石塚 私がテレビで見ていた佐久間さんのすごいところは、サラリーマンなのに好きなことができていて、毎日楽しそうで、会社の外でも好きなことで活躍されていて、どのシーンでも結果が出ている、というところでした。そこで、コンテンツについてはその要因は何なのかを中心にお書きいただきました。
上げていたいだたお原稿を拝読すると、おっしゃるように実用的で「仕事を楽しそうにやるのは、その仕事をくれた人に感謝を表し、次も楽しい仕事をもらうチャンスをつかむため」とか、「苦手な人との仕事では、そのシチュエーションをコントと捉えて、相手によって「コント:性格の悪い人」「コント:自己中クライアント」などと心の中で想定することで、状況を楽しみ感情を乱す回数を減らす」など、ユニークで戦略的な内容満載の本になっていました。
会社の内でも外でも自分の名前で勝負ができ、それを楽しめる人生って、ほんとうに羨ましく思います。それを手に入れるには「なるほど、こうやればよかったのか!」と個人的にも多くの学びをいただきました。
明日から使えそう!
―― 特に反響が大きかったコーナーはどのあたりですか?

◆ **作業内容**:
(a) 佐久間さんの本についてのインタビューでは、苦手な人との仕事でそのシチュエーションを何と捉えるとされているか。
(b) 佐久間さんの本についてのインタビューを、最後の文の後から書き継いでほしい。

◆ **データ部分**:
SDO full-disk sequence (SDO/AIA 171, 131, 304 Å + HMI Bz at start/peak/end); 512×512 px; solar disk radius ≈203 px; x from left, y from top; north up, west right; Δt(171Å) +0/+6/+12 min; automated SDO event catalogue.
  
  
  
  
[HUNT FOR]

◆ **回答一覧**:
(a) コントと捉える。

(b)
石塚 「メンタル」に関する章(第6章)が特に人気です。ビジネス書には「おれはこうやって成功したから、お前も同じようにやれ」的なマッチョな姿勢のものもありますが、そうではなくて、やさしく読者に寄り添う項目が多いのが、この本の特徴かなと思います。
たとえば『「メンタル」第一、「仕事」は第二』『給料分働けば十分「プロ」』など、変に上昇志向をあおったりせず地に足のついた、それでいて合理的かつ周囲に嫌われないという、非常に現実的なアドバイスが多くの方に共感をいただけているような気がします。
ただこの本は「がんばらなくていい」という本ではなく、自分のメンタルを守りながら結果を出し、やりたいことをやる、逆に言えば、やりたくないことをやらないにはどうすればいいか、についても書かれています。こうした部分も読者のみなさんの参考になっていることを強く感じます。
―― そういう考え方や立ち回り方というのは、歳を経てだんだん身につくところもあるけれど、早い時期にアドバイスをもらえていたらよかった!と思える点ですよね。身近に尊敬できる先輩や上司がいないとき、その代わりになってくれる本と言えるかも。この本は、読者の年代もかなり広がりがあると聞きました。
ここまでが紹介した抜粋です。